The talk passed to other matters, and Sidney Graham said nothing about his caller of the afternoon, nor of the trip he had taken out to see the old barn. Instead, he took his father's advice, and saw the family lawyer, Mr. Dalrymple, the first thing in the morning.
It was all arranged in a few minutes. Mr. Dalrymple called up the other heirs and the children's guardian. An office-boy hurried out with some papers, and came back with the signatures of heirs and guardians, who happened all to be within reach; and presently the control of the old farm was formally put into the hands of Mr. Sidney Graham, he having signed certain papers agreeing to take this as such and such portion of his right in the whole estate.
It had been a simple matter; and yet, when at about half-past eleven o'clock Mr. Dalrymple's stenographer laid a folded paper quietly on Sidney Graham's desk and silently left the room, he reached out and touched it with more satisfaction than he had felt in any acquisition in a long time, not excepting his last racing-car. It was not the value the paper represented, however, that pleased him, but the fact that he would now be able to do as he pleased concerning the prospective tenant for the place, and follow out a curious and interesting experiment.
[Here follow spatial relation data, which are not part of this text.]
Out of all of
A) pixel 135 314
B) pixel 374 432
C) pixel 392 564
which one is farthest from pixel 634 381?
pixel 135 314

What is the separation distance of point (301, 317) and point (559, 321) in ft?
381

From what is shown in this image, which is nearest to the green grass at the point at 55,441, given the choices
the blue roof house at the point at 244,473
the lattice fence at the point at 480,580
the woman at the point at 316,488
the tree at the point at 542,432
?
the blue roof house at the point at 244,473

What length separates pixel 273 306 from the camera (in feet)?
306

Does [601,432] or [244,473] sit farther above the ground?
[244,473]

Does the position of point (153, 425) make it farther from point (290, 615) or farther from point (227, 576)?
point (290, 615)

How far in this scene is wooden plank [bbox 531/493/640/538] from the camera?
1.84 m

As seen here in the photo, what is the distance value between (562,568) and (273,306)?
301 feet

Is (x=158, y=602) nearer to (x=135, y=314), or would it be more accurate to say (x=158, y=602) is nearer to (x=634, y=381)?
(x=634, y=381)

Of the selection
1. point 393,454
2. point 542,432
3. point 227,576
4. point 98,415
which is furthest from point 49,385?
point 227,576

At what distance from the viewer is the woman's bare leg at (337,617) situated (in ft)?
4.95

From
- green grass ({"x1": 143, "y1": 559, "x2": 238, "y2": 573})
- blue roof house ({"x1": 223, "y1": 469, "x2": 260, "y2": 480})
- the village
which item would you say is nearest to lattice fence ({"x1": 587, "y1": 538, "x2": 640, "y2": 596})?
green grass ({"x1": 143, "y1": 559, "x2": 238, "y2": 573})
He wanted to study this girl and see whether she really had the nerve to go and live in a barn—a girl with a face like that to live in a barn! He wanted to see what manner of girl she was, and to have the right to watch her for a little space.
It is true that the morning light might present her in a very different aspect from that in which she had appeared the evening before, and he mentally reserved the right to turn her down completely if she showed the least sign of not being all that he had thought her. At the same time, he intended to be entirely sure. He would not turn her away without a thorough investigation.
Graham had been greatly interested in the study of social science when in college, and human nature interested him at all times. He could not but admit to himself that this girl had taken a most unusual hold upon his thoughts.